Emotions
For some reason I've just been a big ball of emotions lately. I'm not sure why, but I just constantly find myself holding back anger or sadness. Some of it is likely just general anxiety about working in a pandemic and a continued lack of progress on the adoption front -- nothing new there. It just seems like every time I look at social media I'm hit with something.
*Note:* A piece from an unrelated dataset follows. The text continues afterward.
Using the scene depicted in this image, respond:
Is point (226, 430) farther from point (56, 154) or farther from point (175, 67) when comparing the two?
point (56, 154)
A Facebook friend is about to return to work after a four month maternity leave. Four months? If I'm ever lucky enough to even get to have maternity leave, it certainly won't be for four months. Another Facebook friend just completed an adoption and is posting her baby registry multiple times a day -- including in an adoption matching group for which she is an administrator. While it's great that she is getting her happy ending, the constant solicitation for gifts (especially in a group where no other situations seem to be forthcoming) is just so insensitive. I've already ignored a post asking for contact information for anyone who wants to attend a baby shower for Husband's relative, and I scroll quickly when I see someone else showing off her baby bump. An educator I've followed and admired is also pregnant, and her posts now mostly focus on her baby. It just doesn't end.
I've briefly considered passive aggressive responses online. I suppose I could also mute some of these people, but I worry I might inadvertently block myself from seeing opportunities. You just never know who might bring about a connection, and as angry and frustrated as so many of these posts make me I worry even more about burning bridges. I feel like I just can't win and I'm simply destined to continue swallowing my hurt.